Begin The data
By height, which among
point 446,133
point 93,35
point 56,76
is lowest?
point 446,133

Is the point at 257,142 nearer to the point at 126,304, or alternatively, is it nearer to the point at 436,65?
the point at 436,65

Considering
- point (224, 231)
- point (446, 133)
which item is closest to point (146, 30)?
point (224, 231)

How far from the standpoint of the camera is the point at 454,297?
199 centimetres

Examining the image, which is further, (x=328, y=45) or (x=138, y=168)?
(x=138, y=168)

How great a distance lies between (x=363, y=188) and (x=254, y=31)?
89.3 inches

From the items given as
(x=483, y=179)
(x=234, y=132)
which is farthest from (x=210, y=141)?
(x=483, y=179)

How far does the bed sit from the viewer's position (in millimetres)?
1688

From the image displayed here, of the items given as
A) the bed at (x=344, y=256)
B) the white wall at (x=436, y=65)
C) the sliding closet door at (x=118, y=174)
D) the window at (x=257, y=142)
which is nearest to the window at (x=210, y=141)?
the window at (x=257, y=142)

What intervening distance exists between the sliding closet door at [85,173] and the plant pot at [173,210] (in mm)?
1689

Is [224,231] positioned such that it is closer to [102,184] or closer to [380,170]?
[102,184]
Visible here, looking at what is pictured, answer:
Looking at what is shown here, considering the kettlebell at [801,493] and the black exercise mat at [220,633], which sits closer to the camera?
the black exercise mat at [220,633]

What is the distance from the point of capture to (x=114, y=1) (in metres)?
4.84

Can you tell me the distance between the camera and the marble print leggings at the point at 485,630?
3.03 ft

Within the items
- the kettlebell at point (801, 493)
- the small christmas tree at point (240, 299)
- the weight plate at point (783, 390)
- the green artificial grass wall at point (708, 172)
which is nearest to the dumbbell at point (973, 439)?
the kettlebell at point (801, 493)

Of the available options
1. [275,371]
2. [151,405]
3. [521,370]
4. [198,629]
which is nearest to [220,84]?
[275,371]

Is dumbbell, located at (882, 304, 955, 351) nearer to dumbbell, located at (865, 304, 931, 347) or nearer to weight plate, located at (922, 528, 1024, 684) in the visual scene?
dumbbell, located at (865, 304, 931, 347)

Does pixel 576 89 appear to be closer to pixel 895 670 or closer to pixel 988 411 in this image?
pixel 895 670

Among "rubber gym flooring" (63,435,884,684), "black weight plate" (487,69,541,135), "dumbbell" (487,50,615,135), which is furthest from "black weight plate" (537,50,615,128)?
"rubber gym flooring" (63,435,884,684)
End The data
- Do this: Copy out all of the records above with nothing altered.

- Output of the task:
By height, which among
point 446,133
point 93,35
point 56,76
is lowest?
point 446,133

Is the point at 257,142 nearer to the point at 126,304, or alternatively, is it nearer to the point at 436,65?
the point at 436,65

Considering
- point (224, 231)
- point (446, 133)
which item is closest to point (146, 30)?
point (224, 231)

How far from the standpoint of the camera is the point at 454,297?
199 centimetres

Examining the image, which is further, (x=328, y=45) or (x=138, y=168)?
(x=138, y=168)

How great a distance lies between (x=363, y=188) and (x=254, y=31)?
89.3 inches

From the items given as
(x=483, y=179)
(x=234, y=132)
which is farthest from (x=210, y=141)?
(x=483, y=179)

How far does the bed sit from the viewer's position (in millimetres)?
1688

From the image displayed here, of the items given as
A) the bed at (x=344, y=256)
B) the white wall at (x=436, y=65)
C) the sliding closet door at (x=118, y=174)
D) the window at (x=257, y=142)
which is nearest to the window at (x=210, y=141)?
the window at (x=257, y=142)

What intervening distance exists between the sliding closet door at [85,173] and the plant pot at [173,210] (in mm)?
1689

Is [224,231] positioned such that it is closer to [102,184] or closer to [380,170]?
[102,184]
Visible here, looking at what is pictured, answer:
Looking at what is shown here, considering the kettlebell at [801,493] and the black exercise mat at [220,633], which sits closer to the camera?
the black exercise mat at [220,633]

What is the distance from the point of capture to (x=114, y=1) (in metres)?
4.84

Can you tell me the distance between the camera and the marble print leggings at the point at 485,630?
3.03 ft

Within the items
- the kettlebell at point (801, 493)
- the small christmas tree at point (240, 299)
- the weight plate at point (783, 390)
- the green artificial grass wall at point (708, 172)
which is nearest to the dumbbell at point (973, 439)?
the kettlebell at point (801, 493)

Of the available options
1. [275,371]
2. [151,405]
3. [521,370]
4. [198,629]
which is nearest to [220,84]?
[275,371]

Is dumbbell, located at (882, 304, 955, 351) nearer to dumbbell, located at (865, 304, 931, 347) or nearer to weight plate, located at (922, 528, 1024, 684) in the visual scene?
dumbbell, located at (865, 304, 931, 347)

Does pixel 576 89 appear to be closer to pixel 895 670 or closer to pixel 988 411 in this image?
pixel 895 670

Among "rubber gym flooring" (63,435,884,684), "black weight plate" (487,69,541,135), "dumbbell" (487,50,615,135), which is furthest from "black weight plate" (537,50,615,128)?
"rubber gym flooring" (63,435,884,684)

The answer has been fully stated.